Firmy pożyczkowe, czyli te spoza sektora bankowego, nie mają ostatnio dobrej passy. W maju odnotowały spadki rok do roku zarówno w wartości udzielonych pożyczek (-12 proc.), jak i w liczbie (-8,5 proc.). W maju udzieliły finansowania na kwotę 551 mln zł, udzielając 222,2 tys. pożyczek. Średnia wartość pożyczki pozabankowej wyniosła 2 480 zł i była niższa od średniej sprzed roku o 4 proc. – wynika z danych Biura Informacji Kredytowej.

Maj nie jest wyjątkiem. Przez pierwsze pięć miesięcy tego roku firmy pożyczkowe udzieliły 1 110 tys. pożyczek na łączną kwotę 2,846 mld zł. To mniej odpowiednio o 3,2 proc. i 3,3 proc. niż rok temu. Słabość sprzedaży firm pożyczkowych kontrastuje ze wzrostem sprzedaży kredytów konsumpcyjnych w bankach – tempo sięga 7-8 proc. w skali roku. Spadki sprzedaży firm pożyczkowych są tym bardziej widoczne, jeśli porówna się je ze wzrostem sięgającym 60-70 proc. na początku 2018 r. Powód tej słabości to najprawdopodobniej problemy tego typu podmiotów z pozyskaniem odpowiedniego finansowania.

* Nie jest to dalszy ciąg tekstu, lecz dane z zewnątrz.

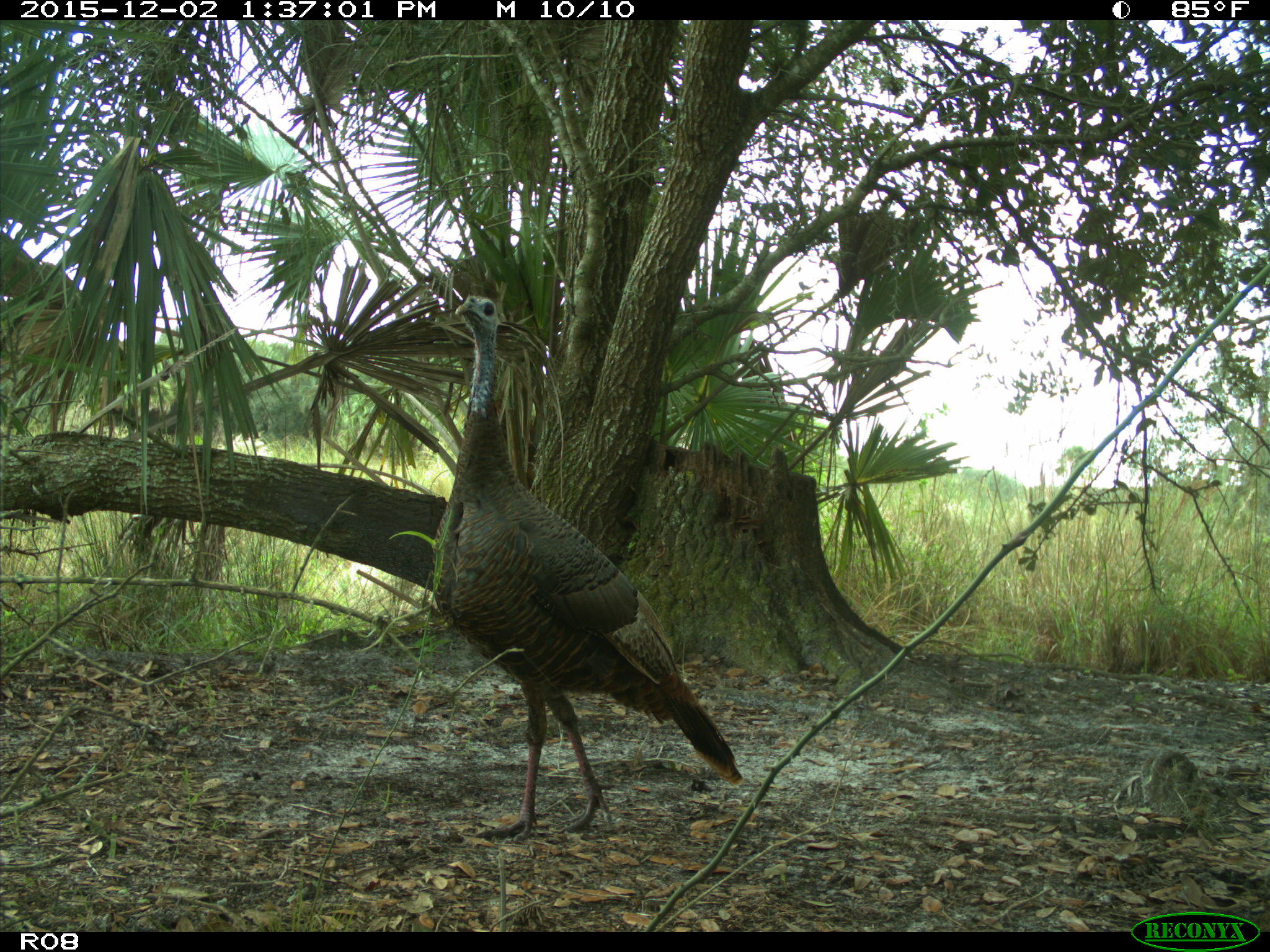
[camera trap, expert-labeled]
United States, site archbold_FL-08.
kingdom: Animalia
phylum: Chordata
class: Aves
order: Galliformes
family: Phasianidae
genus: Meleagris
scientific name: Meleagris gallopavo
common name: wild turkey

Przez pierwsze pięć miesięcy w tym roku 42 proc. wartości udzielonych pożyczek dotyczyło kwot powyżej 5 tys. zł. W ujęciu liczbowym omawianego okresu dominowały pożyczki do kwoty 1 tys. zł, które stanowiły 39 proc. liczby udzielonego finansowania. W ujęciu wartościowym pożyczki udzielone na kwoty poniżej 1 tys. zł miały 9 proc. udział w sprzedaży. Dodatnia dynamika liczby udzielanych pożyczek w okresie styczeń – maj 2019 r. dotyczyła jedynie pożyczek niskokwotowych (< 1tys.zł) i wynosiła (+5,1 proc.) oraz wysokokwotowych (> 5 tys. zł), w przypadku których wyniosła ona (+0,7 proc.). Najwyższą ujemną dynamikę w ujęciu liczbowym odnotowały pożyczki z przedziału kwotowego 1,5 do 2 tys. zł (-12 proc.).